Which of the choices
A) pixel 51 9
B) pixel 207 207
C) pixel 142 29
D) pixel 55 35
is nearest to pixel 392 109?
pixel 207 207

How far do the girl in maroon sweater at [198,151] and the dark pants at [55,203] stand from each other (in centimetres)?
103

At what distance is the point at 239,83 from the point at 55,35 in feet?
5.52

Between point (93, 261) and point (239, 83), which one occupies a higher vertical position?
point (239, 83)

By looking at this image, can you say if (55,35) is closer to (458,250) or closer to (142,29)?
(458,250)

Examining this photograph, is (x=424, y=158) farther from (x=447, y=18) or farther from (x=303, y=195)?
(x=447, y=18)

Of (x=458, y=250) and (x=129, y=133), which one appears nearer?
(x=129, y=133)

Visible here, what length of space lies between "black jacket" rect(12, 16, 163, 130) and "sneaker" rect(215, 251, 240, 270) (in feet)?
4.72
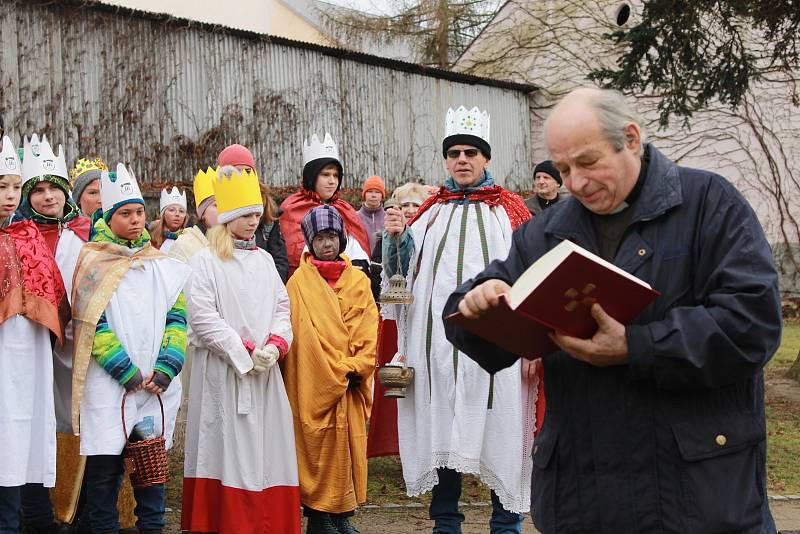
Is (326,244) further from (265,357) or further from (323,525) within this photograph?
(323,525)

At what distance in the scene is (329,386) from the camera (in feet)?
18.5

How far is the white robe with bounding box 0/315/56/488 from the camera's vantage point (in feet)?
16.3

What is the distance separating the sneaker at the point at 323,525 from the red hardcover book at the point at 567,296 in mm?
3274

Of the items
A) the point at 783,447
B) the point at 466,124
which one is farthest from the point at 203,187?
the point at 783,447

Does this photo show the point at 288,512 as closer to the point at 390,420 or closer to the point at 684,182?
the point at 390,420

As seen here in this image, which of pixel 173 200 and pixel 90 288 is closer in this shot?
pixel 90 288

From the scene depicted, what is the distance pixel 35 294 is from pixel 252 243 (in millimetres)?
1305

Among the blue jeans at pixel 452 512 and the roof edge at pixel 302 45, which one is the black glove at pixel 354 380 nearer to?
the blue jeans at pixel 452 512

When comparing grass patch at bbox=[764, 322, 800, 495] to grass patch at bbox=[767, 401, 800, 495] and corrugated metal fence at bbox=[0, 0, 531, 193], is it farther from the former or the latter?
corrugated metal fence at bbox=[0, 0, 531, 193]

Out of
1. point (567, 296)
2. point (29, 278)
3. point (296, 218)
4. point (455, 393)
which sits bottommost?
point (455, 393)

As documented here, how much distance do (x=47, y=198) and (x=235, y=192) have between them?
1.12 meters

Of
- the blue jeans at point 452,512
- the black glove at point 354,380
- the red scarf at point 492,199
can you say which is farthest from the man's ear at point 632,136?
the black glove at point 354,380

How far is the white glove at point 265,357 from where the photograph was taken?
5477mm

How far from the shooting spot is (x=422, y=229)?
5.53m
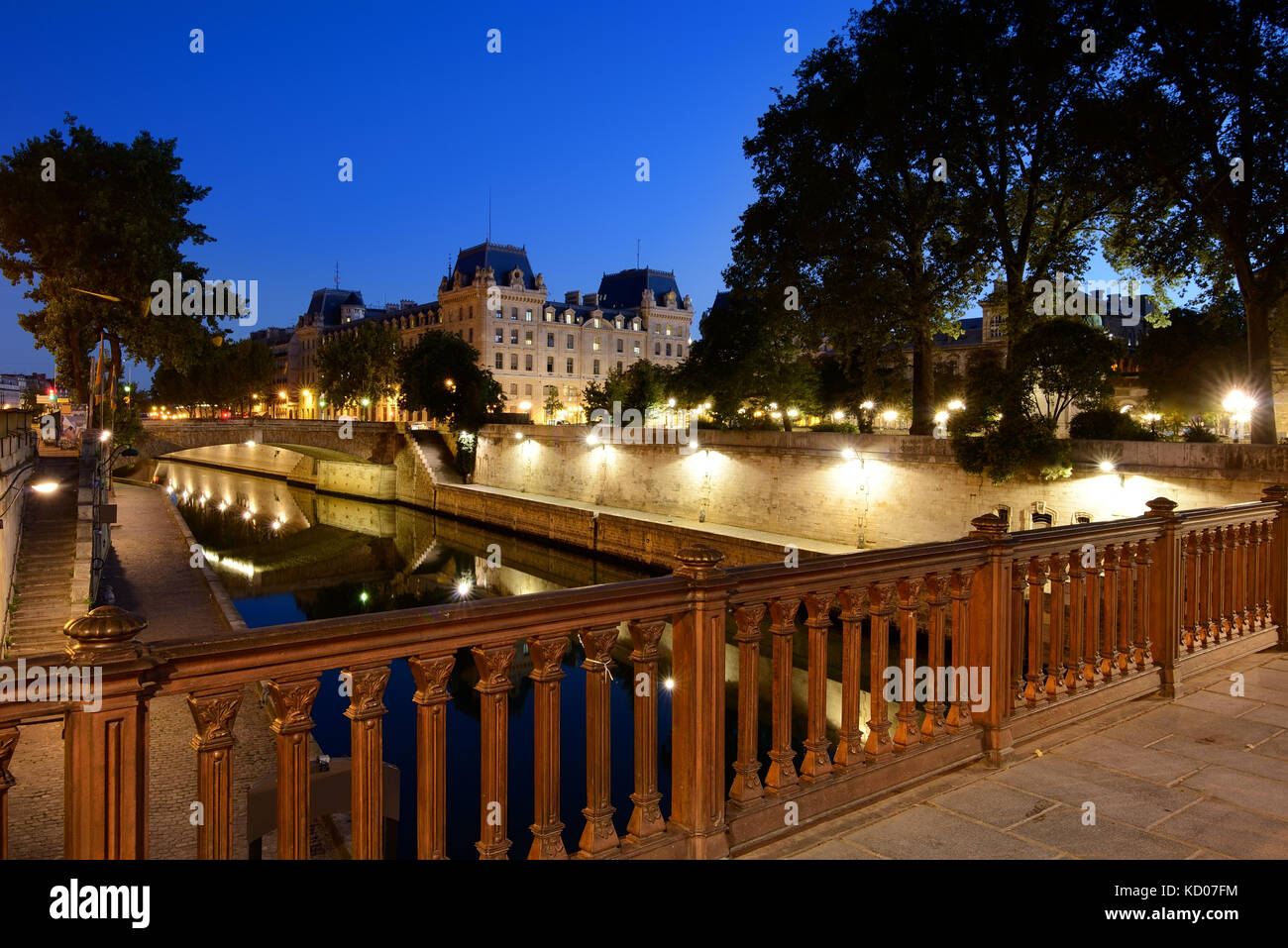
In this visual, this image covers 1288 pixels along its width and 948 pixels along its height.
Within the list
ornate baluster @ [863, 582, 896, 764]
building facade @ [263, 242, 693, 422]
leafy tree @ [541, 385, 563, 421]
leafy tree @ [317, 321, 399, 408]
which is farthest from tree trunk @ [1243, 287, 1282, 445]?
leafy tree @ [541, 385, 563, 421]

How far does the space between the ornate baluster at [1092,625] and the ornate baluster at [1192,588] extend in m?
1.15

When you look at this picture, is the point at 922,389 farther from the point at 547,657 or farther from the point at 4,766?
the point at 4,766

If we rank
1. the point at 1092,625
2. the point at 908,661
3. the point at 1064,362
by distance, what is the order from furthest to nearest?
the point at 1064,362 < the point at 1092,625 < the point at 908,661

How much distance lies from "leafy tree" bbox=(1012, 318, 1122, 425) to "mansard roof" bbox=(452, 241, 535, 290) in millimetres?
58913

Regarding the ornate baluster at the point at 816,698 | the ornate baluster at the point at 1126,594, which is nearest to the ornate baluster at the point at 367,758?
the ornate baluster at the point at 816,698

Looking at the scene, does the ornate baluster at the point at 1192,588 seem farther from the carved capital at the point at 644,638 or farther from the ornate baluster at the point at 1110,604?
the carved capital at the point at 644,638

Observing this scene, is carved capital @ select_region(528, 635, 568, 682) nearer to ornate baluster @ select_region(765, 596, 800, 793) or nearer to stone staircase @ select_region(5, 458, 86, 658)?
ornate baluster @ select_region(765, 596, 800, 793)

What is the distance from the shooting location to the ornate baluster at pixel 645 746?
3.10 meters

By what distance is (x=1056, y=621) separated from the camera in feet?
15.1

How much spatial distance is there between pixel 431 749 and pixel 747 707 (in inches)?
52.7

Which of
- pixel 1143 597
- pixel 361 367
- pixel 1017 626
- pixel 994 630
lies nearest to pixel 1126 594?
pixel 1143 597
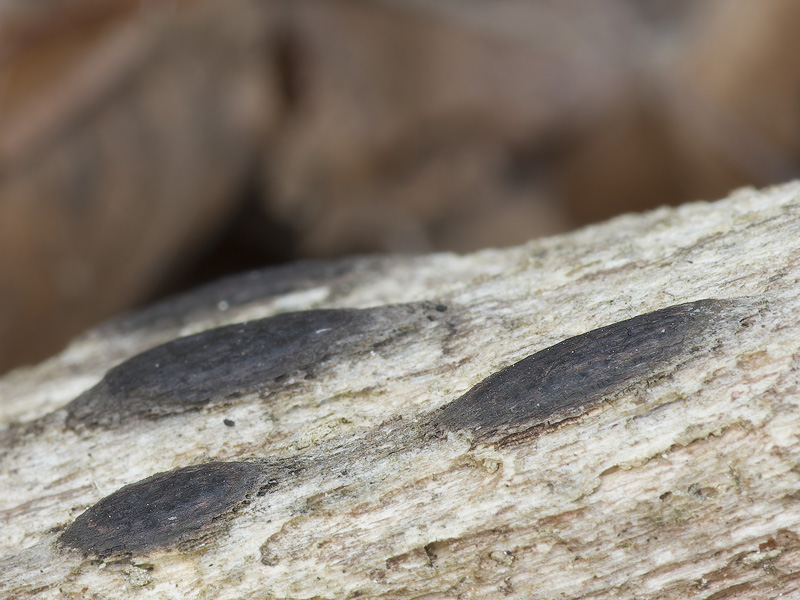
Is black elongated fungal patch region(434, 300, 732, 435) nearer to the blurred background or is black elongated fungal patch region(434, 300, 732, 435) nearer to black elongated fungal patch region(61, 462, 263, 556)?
black elongated fungal patch region(61, 462, 263, 556)

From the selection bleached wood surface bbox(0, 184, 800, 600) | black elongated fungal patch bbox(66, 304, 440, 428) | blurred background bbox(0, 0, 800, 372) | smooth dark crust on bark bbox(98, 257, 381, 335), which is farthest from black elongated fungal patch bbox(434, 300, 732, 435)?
blurred background bbox(0, 0, 800, 372)

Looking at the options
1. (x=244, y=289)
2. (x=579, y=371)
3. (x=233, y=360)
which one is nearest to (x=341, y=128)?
(x=244, y=289)

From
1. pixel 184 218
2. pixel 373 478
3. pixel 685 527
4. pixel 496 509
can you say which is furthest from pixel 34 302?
pixel 685 527

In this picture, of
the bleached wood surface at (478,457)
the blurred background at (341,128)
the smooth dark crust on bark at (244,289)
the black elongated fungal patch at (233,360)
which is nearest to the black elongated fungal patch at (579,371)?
the bleached wood surface at (478,457)

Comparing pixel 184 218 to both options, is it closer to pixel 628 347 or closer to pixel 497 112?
pixel 497 112

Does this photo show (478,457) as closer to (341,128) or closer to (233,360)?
(233,360)
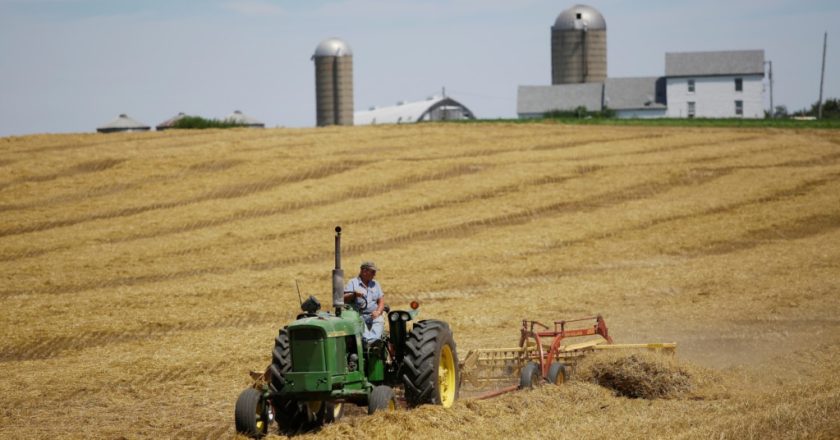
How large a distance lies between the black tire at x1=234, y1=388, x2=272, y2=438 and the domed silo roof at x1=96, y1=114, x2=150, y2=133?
299 ft

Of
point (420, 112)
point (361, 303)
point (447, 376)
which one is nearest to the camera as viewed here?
point (361, 303)

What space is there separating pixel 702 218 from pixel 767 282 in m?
8.56

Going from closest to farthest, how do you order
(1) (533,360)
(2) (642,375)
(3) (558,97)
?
(2) (642,375)
(1) (533,360)
(3) (558,97)

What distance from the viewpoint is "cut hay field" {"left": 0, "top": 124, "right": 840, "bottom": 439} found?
1466 centimetres

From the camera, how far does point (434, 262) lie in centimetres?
2872

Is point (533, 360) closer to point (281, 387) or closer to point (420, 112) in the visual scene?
point (281, 387)

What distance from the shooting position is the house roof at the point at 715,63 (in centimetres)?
9881

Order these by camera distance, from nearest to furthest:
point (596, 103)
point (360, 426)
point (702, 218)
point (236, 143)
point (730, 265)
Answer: point (360, 426)
point (730, 265)
point (702, 218)
point (236, 143)
point (596, 103)

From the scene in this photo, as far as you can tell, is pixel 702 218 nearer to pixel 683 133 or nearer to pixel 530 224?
pixel 530 224

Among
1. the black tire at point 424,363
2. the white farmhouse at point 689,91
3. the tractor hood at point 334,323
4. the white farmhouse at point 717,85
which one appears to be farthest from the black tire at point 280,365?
the white farmhouse at point 717,85

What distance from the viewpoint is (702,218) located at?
33969mm

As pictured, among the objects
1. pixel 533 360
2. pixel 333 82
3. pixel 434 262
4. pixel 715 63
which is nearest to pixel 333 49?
pixel 333 82

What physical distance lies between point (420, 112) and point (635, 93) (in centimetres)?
2861

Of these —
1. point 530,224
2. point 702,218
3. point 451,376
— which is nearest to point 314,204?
point 530,224
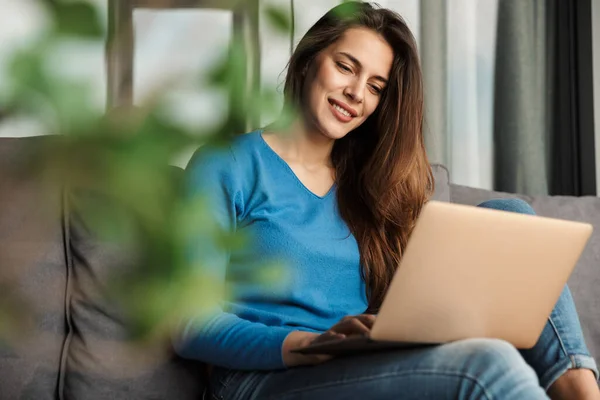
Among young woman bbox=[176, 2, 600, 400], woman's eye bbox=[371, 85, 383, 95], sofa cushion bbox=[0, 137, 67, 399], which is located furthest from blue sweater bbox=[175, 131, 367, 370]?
sofa cushion bbox=[0, 137, 67, 399]

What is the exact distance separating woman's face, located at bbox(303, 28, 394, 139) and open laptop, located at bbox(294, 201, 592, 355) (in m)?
0.63

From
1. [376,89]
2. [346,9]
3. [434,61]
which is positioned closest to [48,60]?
[346,9]

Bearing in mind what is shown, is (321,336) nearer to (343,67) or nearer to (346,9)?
(343,67)

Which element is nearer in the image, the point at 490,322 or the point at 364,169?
the point at 490,322

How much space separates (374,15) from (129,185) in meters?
1.49

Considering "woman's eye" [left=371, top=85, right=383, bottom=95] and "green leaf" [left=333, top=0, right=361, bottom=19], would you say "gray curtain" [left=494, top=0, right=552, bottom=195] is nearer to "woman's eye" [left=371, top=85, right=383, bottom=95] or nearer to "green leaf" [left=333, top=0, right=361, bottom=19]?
"woman's eye" [left=371, top=85, right=383, bottom=95]

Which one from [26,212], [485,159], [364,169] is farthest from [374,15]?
[26,212]

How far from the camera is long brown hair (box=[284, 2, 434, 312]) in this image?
1.70 m

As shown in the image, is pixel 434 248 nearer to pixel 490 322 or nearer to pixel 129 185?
pixel 490 322

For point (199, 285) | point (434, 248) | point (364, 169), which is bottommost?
Result: point (364, 169)

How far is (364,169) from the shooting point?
1.80 m

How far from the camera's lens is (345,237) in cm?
167

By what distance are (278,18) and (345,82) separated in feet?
4.63

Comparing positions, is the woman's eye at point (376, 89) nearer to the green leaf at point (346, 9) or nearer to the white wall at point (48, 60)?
the green leaf at point (346, 9)
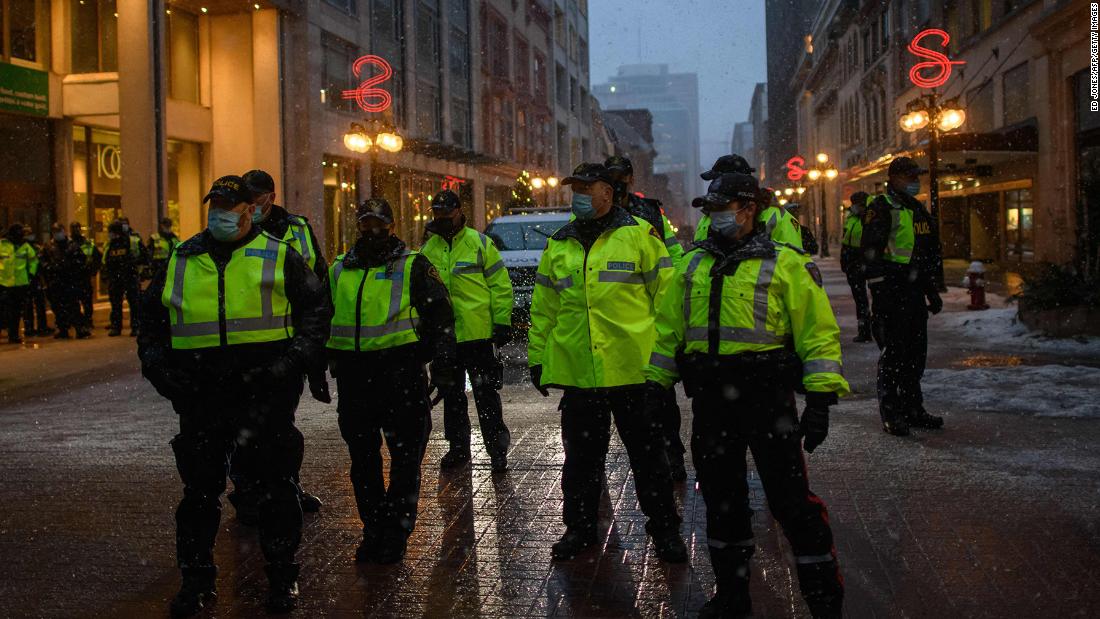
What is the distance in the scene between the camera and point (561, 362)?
5195 millimetres

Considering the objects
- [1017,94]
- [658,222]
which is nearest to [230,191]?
[658,222]

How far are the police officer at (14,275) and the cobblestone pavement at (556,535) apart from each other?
8.90m

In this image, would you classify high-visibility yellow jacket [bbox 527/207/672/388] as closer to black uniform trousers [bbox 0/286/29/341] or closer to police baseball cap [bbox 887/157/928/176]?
police baseball cap [bbox 887/157/928/176]

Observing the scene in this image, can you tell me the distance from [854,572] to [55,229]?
1675 centimetres

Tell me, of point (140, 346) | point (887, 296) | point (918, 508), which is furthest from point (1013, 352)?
point (140, 346)

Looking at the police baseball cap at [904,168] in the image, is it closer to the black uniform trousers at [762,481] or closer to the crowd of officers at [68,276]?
the black uniform trousers at [762,481]

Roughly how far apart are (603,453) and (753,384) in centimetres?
137

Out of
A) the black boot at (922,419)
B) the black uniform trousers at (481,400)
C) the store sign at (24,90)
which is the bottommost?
the black boot at (922,419)

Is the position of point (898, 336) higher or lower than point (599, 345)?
lower

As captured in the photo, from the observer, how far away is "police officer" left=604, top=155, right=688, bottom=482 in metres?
5.91

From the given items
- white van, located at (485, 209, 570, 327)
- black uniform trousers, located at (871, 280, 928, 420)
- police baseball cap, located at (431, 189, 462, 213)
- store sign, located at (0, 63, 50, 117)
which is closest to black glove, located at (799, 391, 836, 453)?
police baseball cap, located at (431, 189, 462, 213)

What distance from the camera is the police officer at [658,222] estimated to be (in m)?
5.91

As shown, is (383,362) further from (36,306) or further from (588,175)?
(36,306)

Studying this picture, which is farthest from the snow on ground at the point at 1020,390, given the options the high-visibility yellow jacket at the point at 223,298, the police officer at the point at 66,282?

_ _ _ _ _

Reproduce word for word the part of the material above that begins with the line containing "From the scene depicted, what" and ends with the line containing "1.12 meters", including both of those lines.

EXPECTED ANSWER:
From the scene depicted, what is the distance pixel 35 294 is from pixel 252 243 (in millimetres)?
1305

Among the blue jeans at pixel 452 512 and the roof edge at pixel 302 45, which one is the black glove at pixel 354 380 nearer to?
the blue jeans at pixel 452 512

When comparing grass patch at bbox=[764, 322, 800, 495] to grass patch at bbox=[767, 401, 800, 495] and corrugated metal fence at bbox=[0, 0, 531, 193], is it farther from the former or the latter?
corrugated metal fence at bbox=[0, 0, 531, 193]

Out of
1. point (567, 296)
2. point (29, 278)
3. point (296, 218)
4. point (455, 393)
which sits bottommost?
point (455, 393)

As documented here, how much distance do (x=47, y=198) and (x=235, y=192) have between them?
1.12 meters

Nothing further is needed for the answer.